Heute ist der 24.05.2026 und während die Sonne über Parchim aufgeht, gibt es Neuigkeiten für alle Autofahrer in der Umgebung. In Hagenow, das im Kreis Ludwigslust-Parchim liegt, blitzen heute gleich zwei mobile Radarfallen, die den Verkehr im Schach halten sollen. Wir alle kennen die Situation – man ist unterwegs, die Musik spielt, das Fenster ist offen, und plötzlich kommt der Gedanke: „War das nicht ein bisschen schnell?“ Es ist klar, dass wir uns besser an die Tempolimits halten sollten, denn hier wird heute genau hingeschaut.
Die beiden Blitzerstandorte sind heute im Bereich L04 (PLZ 19230 in Zapel) und auf der Hauptstraße (ebenfalls PLZ 19230 in Zapel). Der erste Blitzer, eine mobile Radarfalle, wurde um 12:33 Uhr gemeldet und hat ein Tempolimit von 80 km/h. Allerdings ist dieser Standort noch nicht bestätigt – also Augen auf! Der zweite Blitzer auf der Hauptstraße wurde bereits um 11:25 Uhr festgestellt und wartet mit einem Tempolimit von 50 km/h auf unachtsame Fahrer. Und denken Sie daran: Die Positionen der Messstellen können sich im Tagesverlauf ändern oder es können neue Standorte hinzukommen. Ein bisschen Nervenkitzel ist also garantiert!

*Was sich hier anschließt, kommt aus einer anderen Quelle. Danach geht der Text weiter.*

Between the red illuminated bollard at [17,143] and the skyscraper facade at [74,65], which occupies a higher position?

Blitzer als Sicherheitsgaranten
In Deutschland gibt es über 4500 stationäre Blitzer, die vor allem dazu dienen, die Verkehrssicherheit zu erhöhen und Geschwindigkeitsüberschreitungen zu ahnden. Während stationäre Blitzer oft als „Kästen“ bezeichnet werden, sind mobile Blitzer deutlich flexibler und kommen häufig auf Landstraßen, an Baustellen oder auch auf Autobahnen zum Einsatz. Manchmal stehen sie am Straßenrand, manchmal sind sie im Einsatz, während sie selbst unterwegs sind, um Geschwindigkeitsverstöße zu dokumentieren. So wird der Verkehr nicht nur kontrolliert, sondern auch sicherer gestaltet – denn Geschwindigkeitsüberschreitungen sind eine der häufigsten Ursachen für Verkehrsunfälle.
Die Messtechniken sind vielfältig und reichen von Radar über Lichtschranken bis hin zu Lasergeräten. Auch die Bußgelder sind nicht zu verachten. Wer zum Beispiel 21 km/h zu schnell ist, muss mit 70 EUR und einem Punkt in Flensburg rechnen. Bei 41 km/h zu schnell wird es schon heftiger: 160 EUR, zwei Punkte und ein Monat Fahrverbot sind dann fällig. Das sind Summen, die einem schon mal das Lachen im Gesicht verderben können – ganz zu schweigen von dem Fahrtverbot, das einem die Freiheit nimmt.
Die Tücken der Geschwindigkeitsmessung
Ob nun stationär oder mobil, die Funktionsweise der Blitzer basiert auf verschiedenen Technologien, die alle ihre eigenen Tücken haben. Toleranzabzüge werden gewährt, um Messungenauigkeiten zu kompensieren, was bedeutet, dass wir uns hier nicht auf die letzte Zahl verlassen können. Bei Radar- und Laserblitzern liegt die Toleranz bei 3 km/h oder 3% der Geschwindigkeit. Das macht die Sache umso spannender – hier ist wirklich jeder Kilometer entscheidend! Und während man in Deutschland auf Autobahnen kein generelles Tempolimit hat, gelten Richtgeschwindigkeiten von 100 bis 130 km/h in anderen europäischen Ländern.
Ein weiterer interessanter Aspekt ist, dass Blitzer in der Regel an Baustellen und Gefahrenstellen wie Kreuzungen und scharfen Kurven im Einsatz sind. Das macht Sinn, denn hier müssen wir besonders aufpassen. Abgesehen davon sind die Blitzer-Apps ein heiß diskutiertes Thema. Viele von ihnen gelten als illegal, und der Einsatz von Blitzer-Warnern führt oft zu rechtlichen Grauzonen. Es bleibt also spannend, wie sich das in Zukunft entwickeln wird!
Und so, während wir heute durch Parchim und Umgebung fahren, sollten wir das Gas nicht übertreiben. Die Blitzlichter sind bereit, und wir sollten es besser auch sein. Denn am Ende des Tages ist unser Ziel ja nicht nur, ungeschoren davon zu kommen, sondern sicher und gesund nach Hause zu kommen. Also, immer schön langsam machen und die Augen offen halten! Die Blitzer sind überall!